Work instructions:
Copy the listing below word for word, starting at the line containing "How far from" and continuing through the end of the listing.
>> Start
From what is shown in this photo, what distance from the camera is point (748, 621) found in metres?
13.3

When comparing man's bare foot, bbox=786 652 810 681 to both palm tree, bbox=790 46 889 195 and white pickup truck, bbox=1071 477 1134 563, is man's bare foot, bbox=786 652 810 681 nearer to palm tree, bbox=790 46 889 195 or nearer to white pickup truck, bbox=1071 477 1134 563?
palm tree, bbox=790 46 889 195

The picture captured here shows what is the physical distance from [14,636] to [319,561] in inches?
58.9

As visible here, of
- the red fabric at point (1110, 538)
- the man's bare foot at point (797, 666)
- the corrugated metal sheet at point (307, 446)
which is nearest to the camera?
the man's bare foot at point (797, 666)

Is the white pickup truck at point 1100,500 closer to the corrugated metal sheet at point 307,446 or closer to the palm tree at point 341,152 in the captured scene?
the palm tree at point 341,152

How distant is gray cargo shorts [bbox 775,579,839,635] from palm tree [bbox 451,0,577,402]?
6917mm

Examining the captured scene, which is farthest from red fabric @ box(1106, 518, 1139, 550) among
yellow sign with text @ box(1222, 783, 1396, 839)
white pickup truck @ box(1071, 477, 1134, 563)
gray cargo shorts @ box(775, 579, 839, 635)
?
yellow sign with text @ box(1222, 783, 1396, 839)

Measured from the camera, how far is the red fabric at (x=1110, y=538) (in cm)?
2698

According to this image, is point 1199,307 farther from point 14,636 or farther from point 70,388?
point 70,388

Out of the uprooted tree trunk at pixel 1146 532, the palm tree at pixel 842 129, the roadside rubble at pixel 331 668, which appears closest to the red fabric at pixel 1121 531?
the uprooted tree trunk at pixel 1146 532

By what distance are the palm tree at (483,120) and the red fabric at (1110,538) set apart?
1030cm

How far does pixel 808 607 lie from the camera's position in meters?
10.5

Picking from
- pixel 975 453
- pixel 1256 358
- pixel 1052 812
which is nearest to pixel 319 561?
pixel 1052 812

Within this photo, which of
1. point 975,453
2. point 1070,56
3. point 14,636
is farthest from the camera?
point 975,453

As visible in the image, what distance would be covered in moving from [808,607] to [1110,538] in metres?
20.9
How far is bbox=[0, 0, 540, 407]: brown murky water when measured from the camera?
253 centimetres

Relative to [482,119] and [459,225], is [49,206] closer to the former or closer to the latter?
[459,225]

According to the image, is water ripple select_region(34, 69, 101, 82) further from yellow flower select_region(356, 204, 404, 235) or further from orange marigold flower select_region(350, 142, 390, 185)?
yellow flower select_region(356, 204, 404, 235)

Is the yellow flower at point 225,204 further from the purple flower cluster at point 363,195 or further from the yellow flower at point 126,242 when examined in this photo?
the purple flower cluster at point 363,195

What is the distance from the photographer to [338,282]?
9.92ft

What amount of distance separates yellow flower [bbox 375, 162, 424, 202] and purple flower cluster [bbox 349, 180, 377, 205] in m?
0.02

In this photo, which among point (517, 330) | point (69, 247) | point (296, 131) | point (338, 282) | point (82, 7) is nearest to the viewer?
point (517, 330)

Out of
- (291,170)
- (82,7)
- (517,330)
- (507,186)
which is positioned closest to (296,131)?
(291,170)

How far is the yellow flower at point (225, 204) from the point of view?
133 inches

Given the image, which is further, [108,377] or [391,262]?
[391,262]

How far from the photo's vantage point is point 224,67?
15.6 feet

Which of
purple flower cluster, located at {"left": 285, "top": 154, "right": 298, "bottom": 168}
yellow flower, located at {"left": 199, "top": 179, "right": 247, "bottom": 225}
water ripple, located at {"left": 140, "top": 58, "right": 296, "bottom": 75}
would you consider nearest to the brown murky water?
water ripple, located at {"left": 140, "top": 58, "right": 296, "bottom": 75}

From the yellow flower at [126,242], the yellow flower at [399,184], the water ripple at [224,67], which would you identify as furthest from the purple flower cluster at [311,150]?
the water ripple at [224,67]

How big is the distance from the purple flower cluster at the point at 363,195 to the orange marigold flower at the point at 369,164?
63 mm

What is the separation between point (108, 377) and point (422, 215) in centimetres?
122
>> End
Written solution:
How far from the photo's vantage point is point 224,67?
15.6 feet

Which of
purple flower cluster, located at {"left": 285, "top": 154, "right": 298, "bottom": 168}
yellow flower, located at {"left": 199, "top": 179, "right": 247, "bottom": 225}
water ripple, located at {"left": 140, "top": 58, "right": 296, "bottom": 75}
would you consider nearest to the brown murky water?
water ripple, located at {"left": 140, "top": 58, "right": 296, "bottom": 75}

From the yellow flower at [126,242], the yellow flower at [399,184], the water ripple at [224,67], which would you identify as furthest from the purple flower cluster at [311,150]?
the water ripple at [224,67]

How big is the distance from the purple flower cluster at the point at 363,195 to the orange marigold flower at the point at 369,164?
63 mm

What is the separation between point (108, 377) and point (422, 215) in centimetres?
122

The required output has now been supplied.